Still, there’s a ways to go, he admitted, to refine his offensive game.
“Probably a little more improvement on my perimeter game and shooting the 3-ball a little better,” Thompson said. “Just kind making my reads better offensively and just kind of looking for open teammates so I can get the ball into the post, the cutter or the open guy setting a flare screen or whatever it may be.”
Edwards said he’s not sure how many minutes Thompson will get in his first game in more than three weeks, but Wyoming will need his defensive presence just as much when he’s on the floor. The Cowboys will stick primarily with the 2-3 zone it’s played with Thompson and Naughton out in order to try to limit foul trouble, Edwards said, though the Cowboys may switch up their defensive looks more than usual against an Evansville team that’s shooting 41 percent from 3-point range.
Shea Feehan, a transfer from Division III Eureka College, is the Purple Aces’ most consistent threat from deep with a 47-percent clip from beyond the arc. Evansville also has some size and athleticism in the frontcourt with Dainius Chatkevicius (6-9), Evan Kuhlman (6-8) and John Hall, a 6-7, 215-pound wing that’s averaging 10.2 points and a team-best 6.8 rebounds.

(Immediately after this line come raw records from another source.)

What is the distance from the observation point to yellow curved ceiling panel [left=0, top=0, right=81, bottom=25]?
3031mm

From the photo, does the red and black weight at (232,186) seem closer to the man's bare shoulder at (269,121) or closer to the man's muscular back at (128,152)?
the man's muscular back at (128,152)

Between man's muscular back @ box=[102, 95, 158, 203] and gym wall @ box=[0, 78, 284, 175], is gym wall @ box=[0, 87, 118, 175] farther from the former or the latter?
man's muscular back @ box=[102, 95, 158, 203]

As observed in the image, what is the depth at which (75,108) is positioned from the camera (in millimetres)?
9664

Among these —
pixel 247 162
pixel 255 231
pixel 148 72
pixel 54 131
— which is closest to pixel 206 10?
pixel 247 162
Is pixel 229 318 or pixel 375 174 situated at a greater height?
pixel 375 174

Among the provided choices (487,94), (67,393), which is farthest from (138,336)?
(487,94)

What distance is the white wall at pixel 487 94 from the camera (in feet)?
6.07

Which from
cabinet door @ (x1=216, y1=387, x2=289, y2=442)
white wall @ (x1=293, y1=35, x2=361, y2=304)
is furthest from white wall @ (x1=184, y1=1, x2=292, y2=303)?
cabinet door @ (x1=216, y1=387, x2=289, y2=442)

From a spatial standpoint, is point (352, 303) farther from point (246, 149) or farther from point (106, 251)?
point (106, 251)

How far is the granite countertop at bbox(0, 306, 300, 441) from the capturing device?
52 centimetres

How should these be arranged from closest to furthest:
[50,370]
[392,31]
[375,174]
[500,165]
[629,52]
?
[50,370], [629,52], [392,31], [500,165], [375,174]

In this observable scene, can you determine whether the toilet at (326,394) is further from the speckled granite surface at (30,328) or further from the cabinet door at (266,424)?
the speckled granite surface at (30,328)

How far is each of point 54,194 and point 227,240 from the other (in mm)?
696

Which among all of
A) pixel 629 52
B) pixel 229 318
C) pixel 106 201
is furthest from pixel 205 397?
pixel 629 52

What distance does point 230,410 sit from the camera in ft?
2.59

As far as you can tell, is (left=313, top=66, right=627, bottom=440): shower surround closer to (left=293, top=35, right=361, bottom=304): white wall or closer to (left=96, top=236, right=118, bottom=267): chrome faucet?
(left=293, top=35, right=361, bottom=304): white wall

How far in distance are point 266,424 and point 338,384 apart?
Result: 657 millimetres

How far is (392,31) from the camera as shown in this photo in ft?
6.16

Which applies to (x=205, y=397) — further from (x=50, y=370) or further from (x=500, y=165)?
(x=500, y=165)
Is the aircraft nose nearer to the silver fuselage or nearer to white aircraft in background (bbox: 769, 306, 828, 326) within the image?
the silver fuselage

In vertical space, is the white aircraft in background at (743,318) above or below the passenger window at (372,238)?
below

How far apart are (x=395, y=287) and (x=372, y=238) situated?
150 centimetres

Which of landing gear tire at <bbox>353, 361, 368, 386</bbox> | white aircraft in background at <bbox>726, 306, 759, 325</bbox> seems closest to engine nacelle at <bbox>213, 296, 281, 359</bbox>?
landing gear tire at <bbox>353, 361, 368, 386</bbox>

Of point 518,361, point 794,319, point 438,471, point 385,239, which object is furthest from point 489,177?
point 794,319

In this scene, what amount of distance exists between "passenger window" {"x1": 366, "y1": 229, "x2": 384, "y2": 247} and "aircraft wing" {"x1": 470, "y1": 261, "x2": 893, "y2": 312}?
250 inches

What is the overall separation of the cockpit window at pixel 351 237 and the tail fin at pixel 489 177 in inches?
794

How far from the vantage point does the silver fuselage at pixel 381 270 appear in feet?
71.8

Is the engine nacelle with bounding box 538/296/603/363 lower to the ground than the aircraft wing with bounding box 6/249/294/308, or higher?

Wyoming’s undersized lineup had no answer for the last big it saw in Richmond’s Grant Golden, who almost single handedly willed the Spiders to a win over Wyoming with a career-high 33 points on 16 of 24 shooting. It’s one of the handful of areas Thompson should be able to offer some assistance now that he’s back in the fold.
“I just think defensively obviously to guard their big guys and to eliminate the big guys to allow our guards to get rebounds,” Thompson said. “Other than that, have an inside scoring presence to open up the floor for all of our shooters. Mainly just to bring a big, physical body back in to take the relief off of Austin (Mueller) and Hunter (Maldonado) trying to play the 5-spot.”